Houthi rebels in Yemen said retaliatory airstrikes for a Saudi led coalition have killed at least 12 people including women and children; 11
people also reportedly hurt when the strikes hit a neighborhood in Sanaa.
Saudi state media say the coalition launched the attack Monday after Houthi fighters claimed responsibility for a deadly drone strike here in the
United Arab Emirates in Abu Dhabi.
The unrest is stoking fears of an oil supply disruption, pushing prices even higher. Brent is approaching $90 a barrel, highest in more than seven
years and Goldman predicts the surge could continue, $100 not impossible this year. Matt Egan is with me.
So driving this, any form of potential instability to the supply causes great consternation in the price.
MATT EGAN, CNN BUSINESS SENIOR WRITER: Yes, Richard that is part of it, the latest, this attack in UAE by Iranian backed Houthi rebels may have not
caused that much damage to energy supply or the transit of oil.

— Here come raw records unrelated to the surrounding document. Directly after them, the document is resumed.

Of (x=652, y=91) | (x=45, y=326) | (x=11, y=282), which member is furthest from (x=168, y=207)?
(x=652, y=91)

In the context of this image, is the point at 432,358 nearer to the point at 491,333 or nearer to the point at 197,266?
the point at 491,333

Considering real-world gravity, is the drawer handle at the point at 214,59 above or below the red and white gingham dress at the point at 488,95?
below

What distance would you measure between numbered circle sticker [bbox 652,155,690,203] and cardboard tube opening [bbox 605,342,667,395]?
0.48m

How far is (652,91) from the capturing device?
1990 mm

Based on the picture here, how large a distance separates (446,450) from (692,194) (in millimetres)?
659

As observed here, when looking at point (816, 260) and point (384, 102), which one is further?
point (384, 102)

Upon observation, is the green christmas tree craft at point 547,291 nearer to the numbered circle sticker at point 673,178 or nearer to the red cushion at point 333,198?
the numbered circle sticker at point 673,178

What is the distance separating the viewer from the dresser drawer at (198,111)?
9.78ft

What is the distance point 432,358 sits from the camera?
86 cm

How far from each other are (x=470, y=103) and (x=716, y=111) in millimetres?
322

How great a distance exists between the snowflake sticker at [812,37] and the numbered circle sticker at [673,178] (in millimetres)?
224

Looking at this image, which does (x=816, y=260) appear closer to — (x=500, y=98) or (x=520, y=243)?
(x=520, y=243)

But it is reminding investors of all these tensions in the Middle East and not just the Middle East. We also have the situation with Ukraine, an
energy transit hub, and Russia, one of the world's largest oil producers.

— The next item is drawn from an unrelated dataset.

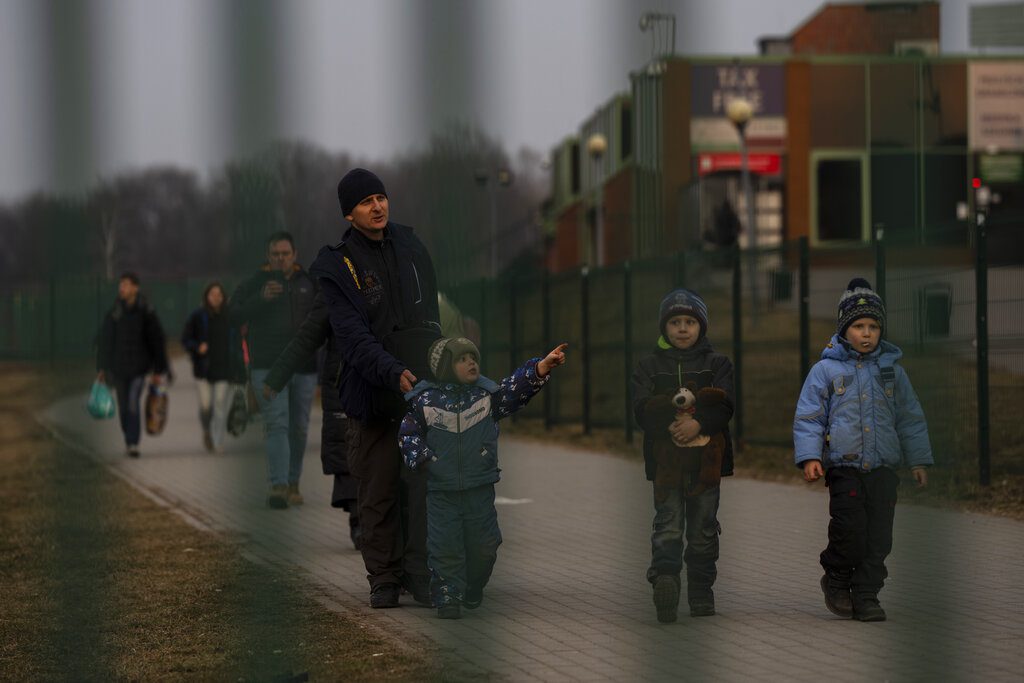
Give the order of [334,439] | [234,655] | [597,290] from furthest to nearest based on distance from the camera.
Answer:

One analyst told me if Russia goes ahead and invades Ukraine, then all bets are off when it comes to oil prices. Richard.
QUEST: And if we take the OPEC+ agreement with countries like Russia, for sort of limitations, there is no obvious reason, other than, if you like,
an easing of tensions, which it doesn't appear too likely, for the price to fall.
[15:35:00]
EGAN: Right. You know, the Biden administration is in a difficult spot here, because the fact that oil prices are back at the highest levels that
we've seen since 2014 means that the energy market is completely recovered from that one-two punch last fall of President Biden announcing the
biggest-ever release of barrels from the U.S. strategic petroleum reserve and the Omicron variant.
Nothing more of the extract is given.